NZNO will be developing clear guidelines to ensure members are prepared for the practical implementation of the EOLCA processes.
Policy adviser Māori, Leanne Manson, says it is critical NZNO and the nursing voice are represented in all discussion and decision-making, and particularly on the Support and Consultation for End of Life in New Zealand (SCENZ) Group. Members of this group are appointed by the director-general of health to oversee a list of medical and health practitioners willing to provide end-of-life care. SCENZ members will also be advising on medical and legal procedures carried out under the EOLCA in relation to the administration of medicine.
We expect to be part of this leadership group, with a representative who ensures an equitable, culturally safe and tikanga Māori approach to end-of-life care is prioritised.
With nearly 200 nurse practitioners (NPs) – who are eligible to provide end-of-life care – belonging to NZNO, it is important our voice is heard.
This follows NZNO’s active and successful advocacy in the formation of the bill as it went through the parliamentary process over the last few years. We successfully lobbied to include NPs among those able to provide care for people who choose to use the act to end their life. Kaiwhakahaere Kerri Nuku will continue to be NZNO’s representative on this kaupapa.
We are now establishing a relationship with and consulting with the Ministry of Health’s regulatory assurance team, which is responsible for implementing the EOLCA.
NZNO can see several scenarios where the EOLCA is not sufficiently clear as to how the nurse/health practitioner could or should act, eg how nurses can safely talk to patients who raise the possibility of seeking an assisted death.

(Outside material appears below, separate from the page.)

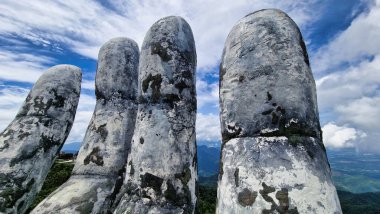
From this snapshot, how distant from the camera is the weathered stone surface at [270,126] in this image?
2.90 metres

Or, how a nurse should respond if they believe a patient is experiencing improper pressure to have an assisted death.
We propose to consult widely and bring together expertise from within NZNO and externally to ensure our members have access to guidelines and other resources to clarify their rights and obligations under the EOLCA.

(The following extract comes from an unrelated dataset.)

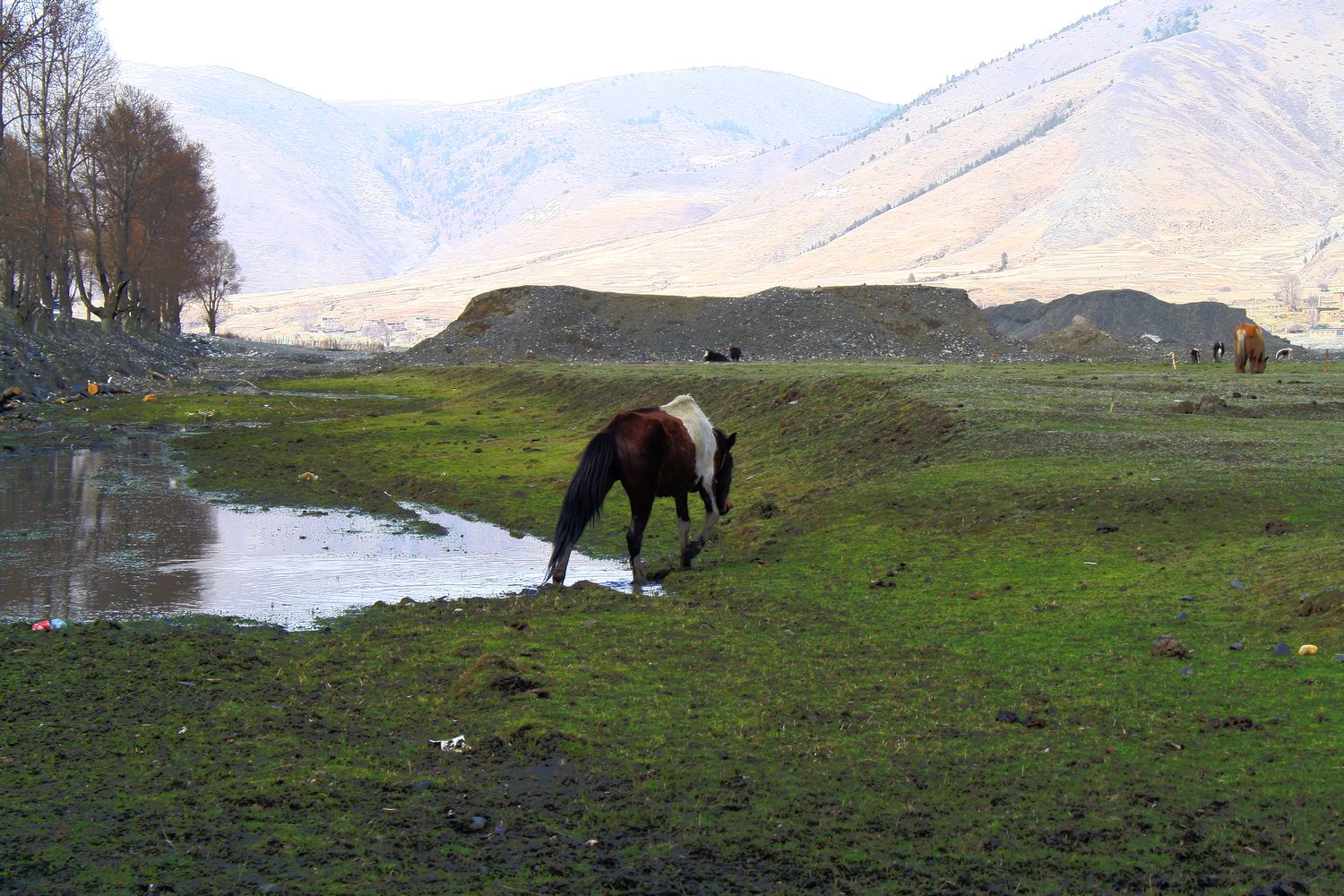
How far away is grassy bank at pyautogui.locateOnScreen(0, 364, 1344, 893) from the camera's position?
25.2 feet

These are a few issues we expect members may need support on:
- Conscientious objection: Things to consider when deciding if you might have a conscientious objection, and how to act if you do.
- Concepts in the EOLCA such as patient eligibility and competence.

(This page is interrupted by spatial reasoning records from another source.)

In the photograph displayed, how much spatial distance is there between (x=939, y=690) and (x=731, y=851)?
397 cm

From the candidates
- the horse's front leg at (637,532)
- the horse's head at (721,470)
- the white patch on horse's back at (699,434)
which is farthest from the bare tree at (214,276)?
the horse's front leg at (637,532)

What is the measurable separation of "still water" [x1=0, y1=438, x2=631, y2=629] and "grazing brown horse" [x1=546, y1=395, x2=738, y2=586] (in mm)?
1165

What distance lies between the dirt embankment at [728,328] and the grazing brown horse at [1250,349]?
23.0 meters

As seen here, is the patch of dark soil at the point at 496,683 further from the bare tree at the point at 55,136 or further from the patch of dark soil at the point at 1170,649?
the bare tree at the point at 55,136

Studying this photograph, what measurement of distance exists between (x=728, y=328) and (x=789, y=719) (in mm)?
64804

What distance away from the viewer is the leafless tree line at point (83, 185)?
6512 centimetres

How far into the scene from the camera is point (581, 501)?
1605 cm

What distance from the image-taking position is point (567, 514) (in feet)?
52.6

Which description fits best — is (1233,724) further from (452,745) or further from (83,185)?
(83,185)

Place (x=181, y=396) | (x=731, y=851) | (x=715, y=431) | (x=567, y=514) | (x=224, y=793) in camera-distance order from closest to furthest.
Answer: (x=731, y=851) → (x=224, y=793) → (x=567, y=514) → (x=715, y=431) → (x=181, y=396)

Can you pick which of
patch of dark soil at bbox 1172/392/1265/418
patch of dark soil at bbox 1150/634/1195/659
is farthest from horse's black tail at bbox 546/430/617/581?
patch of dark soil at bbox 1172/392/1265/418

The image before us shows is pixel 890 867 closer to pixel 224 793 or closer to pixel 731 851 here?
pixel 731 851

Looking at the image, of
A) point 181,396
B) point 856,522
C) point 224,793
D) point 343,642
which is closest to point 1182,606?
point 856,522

- Advocating to prevent inequities in the application of the EOLCA.
- Meeting cultural expectations of patients and their whānau where these are inconsistent with, or not provided for by, EOLCA processes.
- How the EOLCA interacts with your scope of practice, professional obligations and patient rights.
- Identifying when a patient is being improperly pressured to choose assisted dying, and what to do about it.
- What to do when a patient requests assisted dying, including procedural requirements such as forms, documentation, deferment and reporting.
- Potential nurse/health-care assistant involvement in arranging and advising on assisted dying.
- Suggestions on how to navigate conversations with the patient and their whānau about assisted dying.
- Advice a nurse can offer and conversations a nurse is able to have with patients and their whānau about the EOLCA.
- Nurse practitioner obligations to prescribe and administer the medication for assisted dying.
As the regulatory assurance team prepares guidance and processes, we will seek members’ input so we can ensure that resources developed by us, or with NZNO input, are complete, accurate and practical as we learn about and implement the EOLCA.
Successful implementation of the EOLCA will depend on all these issues being addressed, as well as others likely to emerge over the next 12 months as implementation proceeds.